What the film is about

At the center of Pillion is Colin’s relationship with Ray, which begins as attraction and develops into something more complicated as Colin is absorbed into Ray’s world. The premise points to a familiar dramatic engine, a reserved person encountering a more dominant figure, but the film’s emphasis is on how that imbalance reshapes self-perception. That makes it as much a story about emotional negotiation as it is about romance.

The pairing of Melling and Skarsgård is a large part of the appeal. Melling has built a reputation for characters marked by interiority and instability, while Skarsgård often brings an unnerving composure to roles built on charisma and threat. Together, they suggest a film interested in the friction between yearning and control rather than easy oppositions between innocence and danger.

Why Pillion stands out

Pillion sits within a strand of contemporary cinema that treats queer relationships with complexity instead of simplification. Films in this space increasingly resist the old demand that queer stories justify themselves through tragedy, uplift or respectability. Pillion seems to take a different route, presenting desire as messy, funny, risky and deeply tied to questions of class, self-image and personal limits.

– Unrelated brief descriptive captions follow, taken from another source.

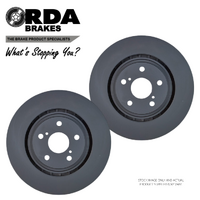 RDA8002 RDA FRONT BRAKE ROTORS for TOYOTA KLUGER GSU4# GSU5# 2007-2019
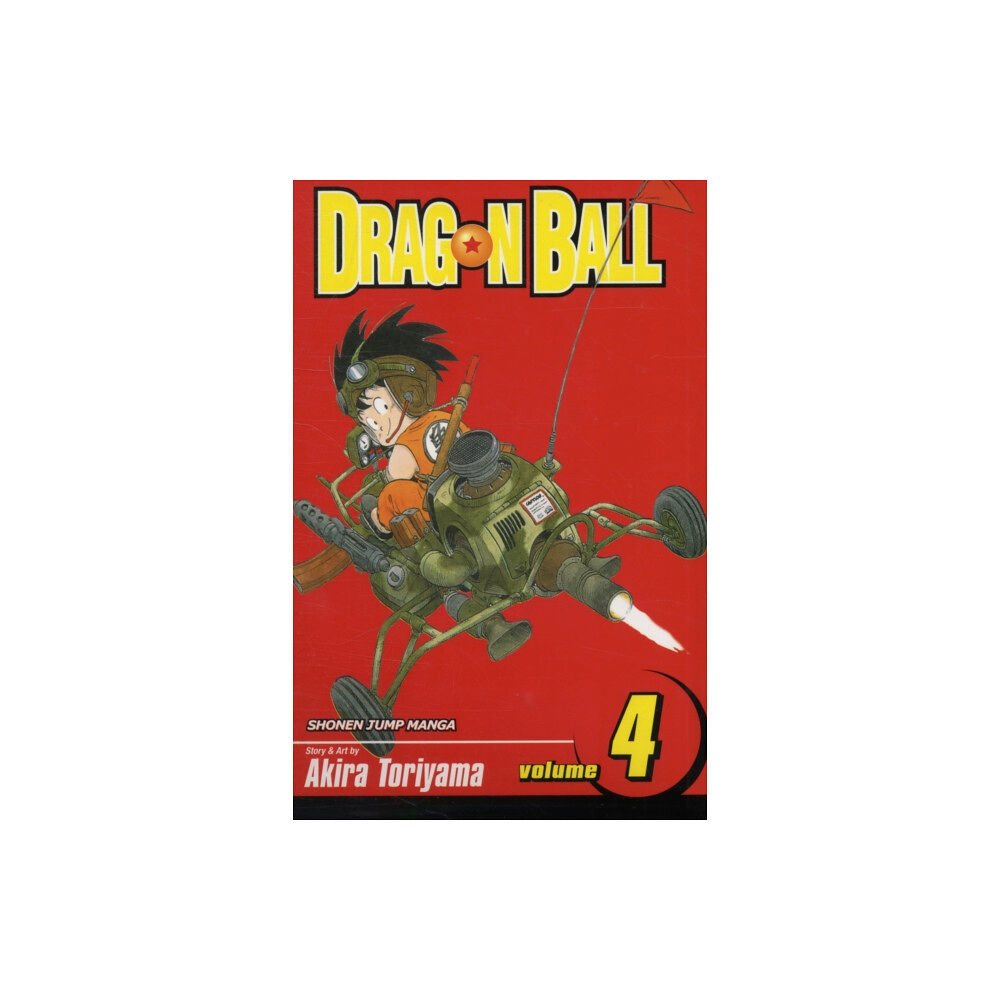 Viz Media, Subs. of Shogakukan Inc Dragon Ball, Vol. 4 (häftad, eng)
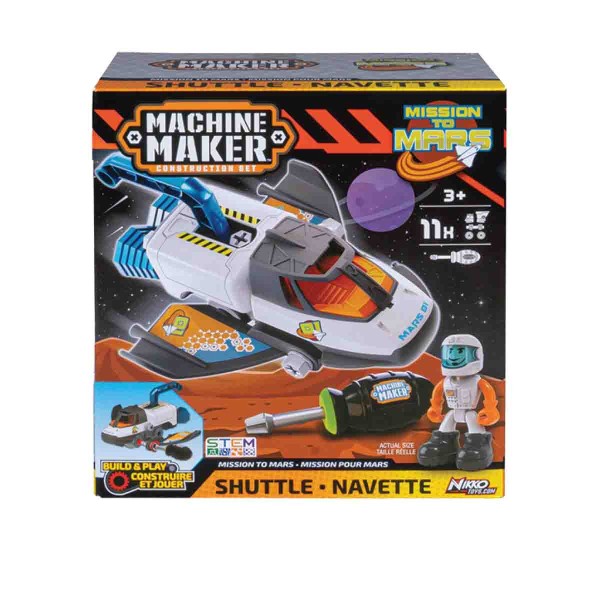 MISSION TO MARS VEHICLE ASSORTMENT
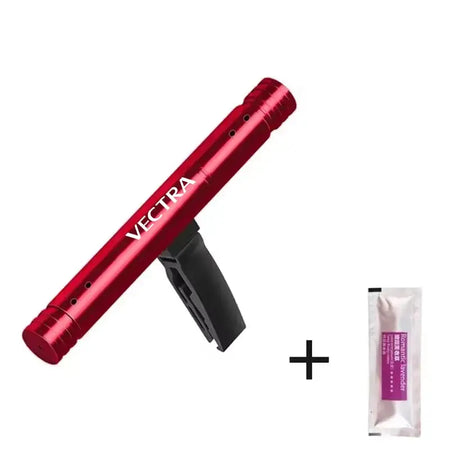 Car Air Vent Aromatherapy Clip Opel Vectra Logo Fragrance Red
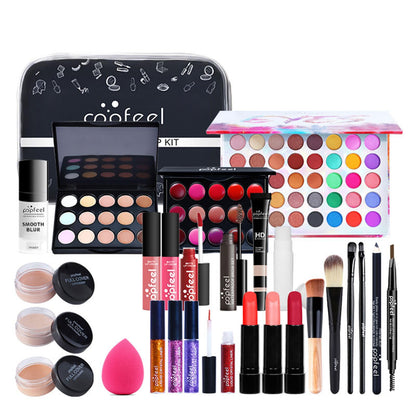 30Pcs Makeup Kit, Professional Cosmetic Set with Eyeshadow Lip gloss Blush Concealer, Multifunctional Beauty Products Set for Teenage Girls Women #5
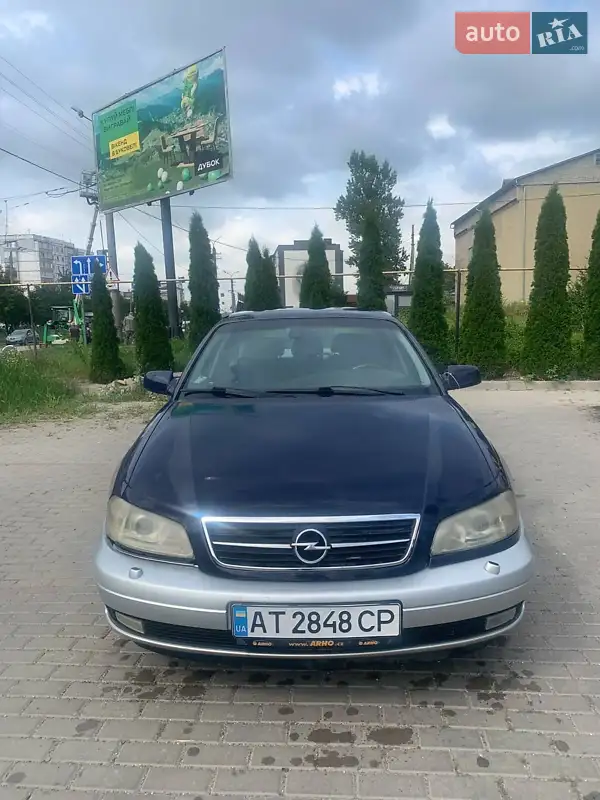Opel Omega 2000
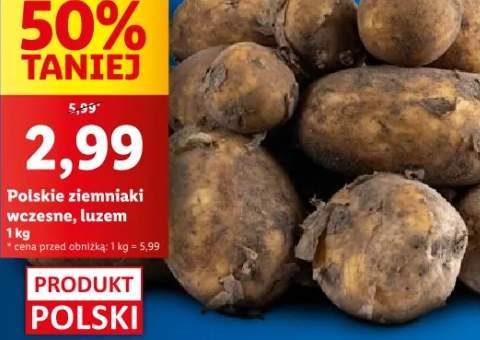 ziemniaki wczesne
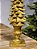 ÁRVORE EM RESINA DECORATIVA OURO 38,5CM - Imagem 3
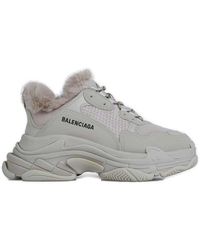 Gray Balenciaga Sneakers for Women | Lyst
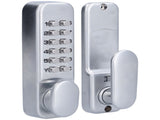 Waterproof Mechanical Password Lock Anti Theft Smart Combination Lock for Room Door Office Door V1294-YM0710-3114210109011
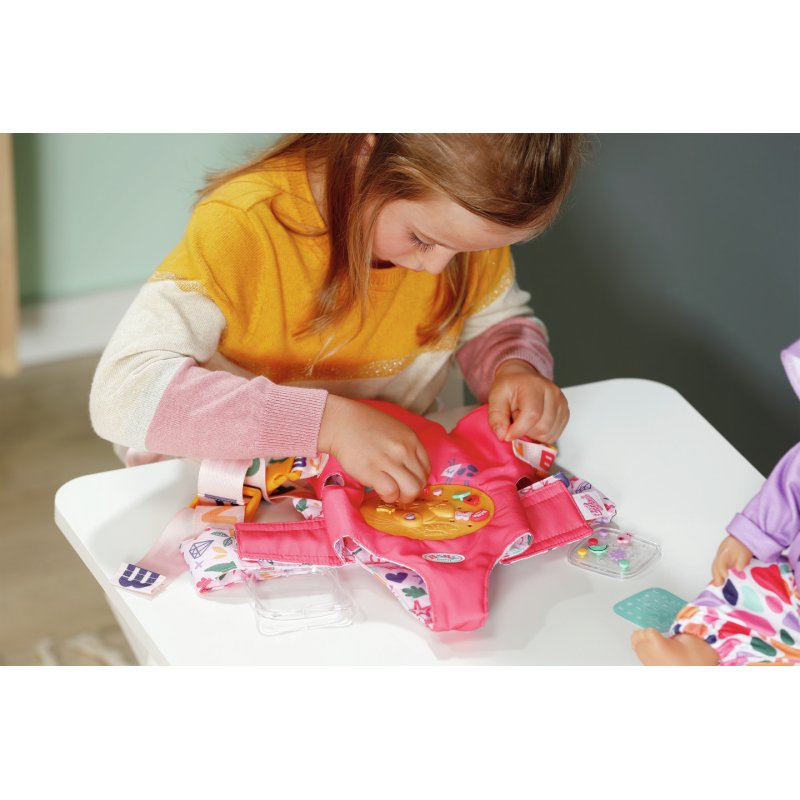 BABY born Baby Carrier Pinplay Poussette pour poupée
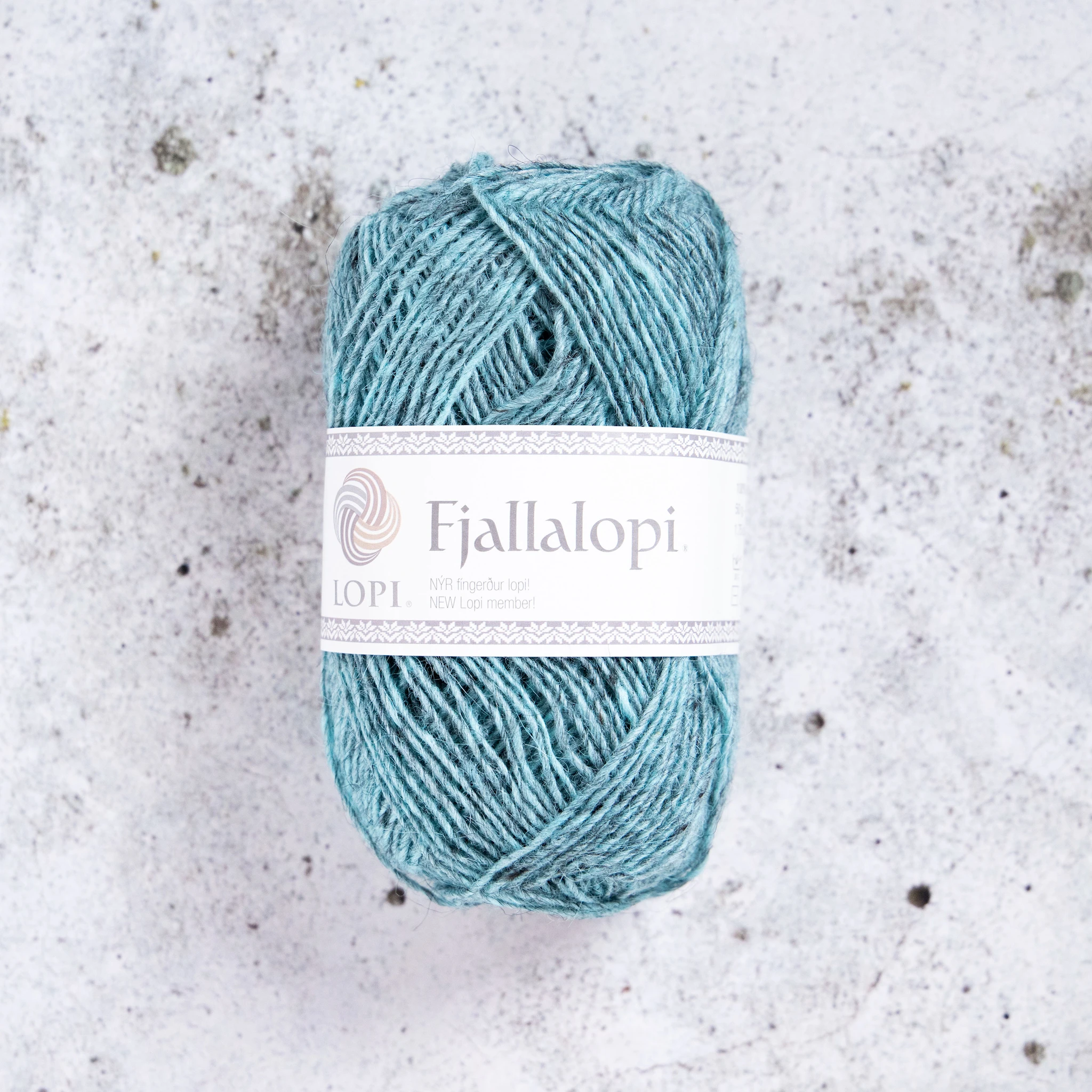 Produktbild för Fjallalopi ullgarn 50g Glacier Sand 24 Istex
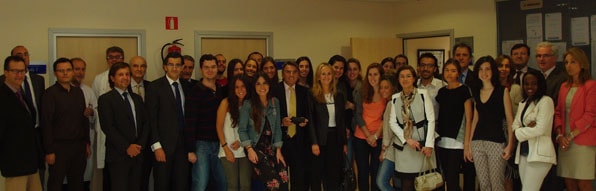 Imagen para: Despedida de la segunda promoción de Medicina de la Universidad CEU San Pablo formada íntegramente en HM Hospitales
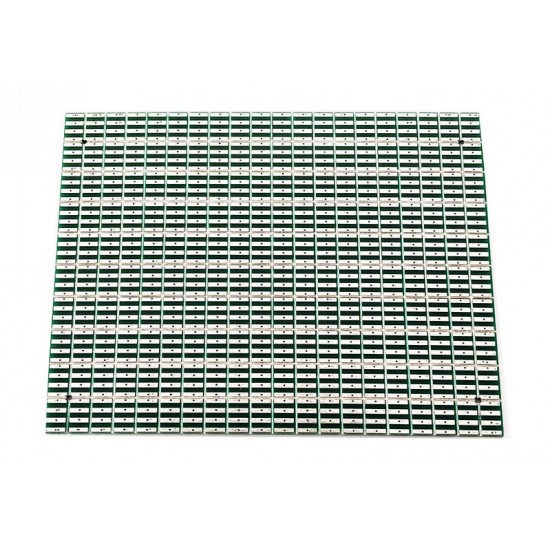 Double Side 4-Line Tin Pin Board 6x11mm 1.0 4Pin Test Board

That tonal blend matters. Dark humor can expose the absurdities of power more effectively than solemn drama, and character-driven storytelling allows the film to examine consent, dependency and emotional need without reducing its characters to symbols. The reported recognition for its screenplay at Cannes’ Un Certain Regard section also suggests that the writing, rather than just the premise, is a major part of its critical appeal.

Who made it and where to watch

Lighton wrote and directed the film, with producers Emma Norton, Lee Groombridge, Ed Guiney and Andrew Lowe, and production backing from BBC Film, BFI and Element Pictures. The supporting cast includes Lesley Sharp, Douglas Hodge and Jake Shears, rounding out a project with strong British independent film credentials.

In the United States, Pillion is available to rent or buy through Amazon Video, Apple TV Store and Fandango At Home. In the UK, it is available on Sky Cinema and NOW with a subscription. In Australia, viewers can rent or purchase it through Apple TV Store and Amazon Video. Digital purchases on major platforms often include offline viewing through their apps, and the film is supported across smart TVs, streaming devices, phones, tablets, computers and major consoles.

What viewers should expect

This is not positioned as a conventional romance or a simple story of liberation. Pillion appears more interested in the unstable space where excitement, discomfort and self-knowledge overlap. For viewers drawn to films that test their characters rather than flatter them, that may be precisely the point.

Its strongest draw is likely to be the promise of specificity: a British independent film with literary roots, a sharply defined central relationship and a willingness to examine the emotional terms on which intimacy is built. That does not guarantee a comfortable watch. It may, however, make for a memorable one.